Bridget Riley

(1931–)
Bridget Riley was born in London and spent her childhood in Cornwall and Lincolnshire. She was educated at Cheltenham Ladies' College. She studied art first at Goldsmiths College (1949-1952), and later at the Royal College of Art (1952-1955), where her fellow students included artists Peter Blake and Frank Auerbach. Her early work was figurative with a semi-impressionist style. Around 1960 she began to develop her signature Op Art style consisting of black and white geometric patterns that explore the dynamism of sight and produce a disorienting effect on the eye. Her art, which has been informed by the work of artists as various as Piero della Francesca, Ingres, Van Gogh, Jackson Pollock and Seurat, has always been concerned with these optical effects. After a period of transition in which she introduced sequences of coloured greys into paintings, she made her breakthrough into pure colour in 1967. The following year she was awarded the International Prize for painting at the 34th Venice Biennale, the first English contemporary painter and the first woman ever to achieve this distinction.
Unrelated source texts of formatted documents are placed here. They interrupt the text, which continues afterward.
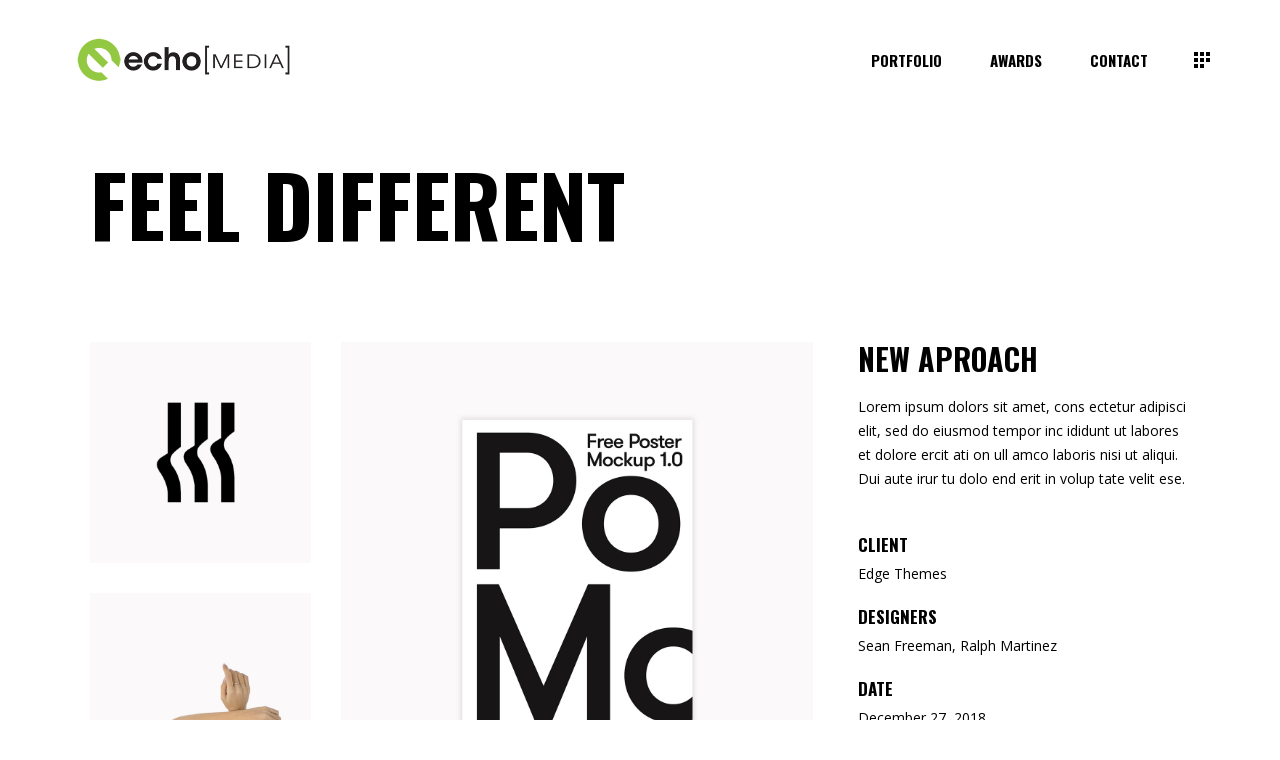

--- FILE ---
content_type: text/css
request_url: https://echomedianow.com/wp-content/themes/manon-child/style.css?ver=6.9
body_size: -123
content:
/*
Theme Name: Manon Child
Theme URI: https://manon.qodeinteractive.com/
Description: A child theme of Manon Theme
Author: Edge Themes
Author URI: http://themeforest.net/user/edge-themes
Version: 1.0.2
Text Domain: manon
Template: manon
*/

--- FILE ---
content_type: text/css
request_url: https://echomedianow.com/wp-content/themes/manon/assets/css/style_dynamic.css?ver=1764862167
body_size: 17
content:
.edgtf-content .edgtf-content-inner > .edgtf-full-width > .edgtf-full-width-inner { padding: 52px 0px 0px;}.edgtf-content .edgtf-content-inner > .edgtf-container > .edgtf-container-inner { padding: 52px 0px 0px;}.error404 .edgtf-page-header .edgtf-menu-area { background-color: rgba(255, 255, 255, 0) !important;}.edgtf-mobile-header .edgtf-mobile-header-inner { height: 75px;}			@media only screen and (max-width: 1024px) {
			.edgtf-mobile-header .edgtf-mobile-logo-wrapper a { height: 75px !important;}			}
					@media only screen and (max-width: 480px) {
			.edgtf-mobile-header .edgtf-mobile-logo-wrapper a { height: 50px !important;}			}
		.edgtf-mobile-header .edgtf-mobile-logo-wrapper a { max-height: 75px;}.edgtf-mobile-header .edgtf-mobile-menu-opener a { color: #000000;}.edgtf-header-box .edgtf-top-bar-background { height: 45px;}

--- FILE ---
content_type: text/css
request_url: https://echomedianow.com/wp-content/uploads/elementor/css/post-94.css?ver=1765545488
body_size: -160
content:
.elementor-94 .elementor-element.elementor-element-7cb39e3 > .elementor-element-populated{padding:0px 0px 0px 0px;}.elementor-94 .elementor-element.elementor-element-598b54b > .elementor-widget-container{padding:0px 0px 0px 0px;}.elementor-94 .elementor-element.elementor-element-822f7d4 > .elementor-widget-container{padding:0px 0px 0px 0px;}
Riley's retrospective exhibition, Bridget Riley: Paintings from the 1960s and 1970s at the Serpentine Gallery, London, was timed to coincide with the 1999 BBC Proms season. In 2002 she co-curated, with Robert Kudielka, the exhibition Paul Klee: the Nature of Creation at the Hayward Gallery, London. Further solo shows include Bridget Riley, Tate Britain, London 2003, Bridget Riley: Recent Paintings and Gouaches, PaceWildenstein, Chelsea, New York 2007/08, Experiments in Abstraction, Andipa Gallery, London 2007 and her touring exhibition Flashback: Bridget Riley with The Arts Council Collection, in 2009/10.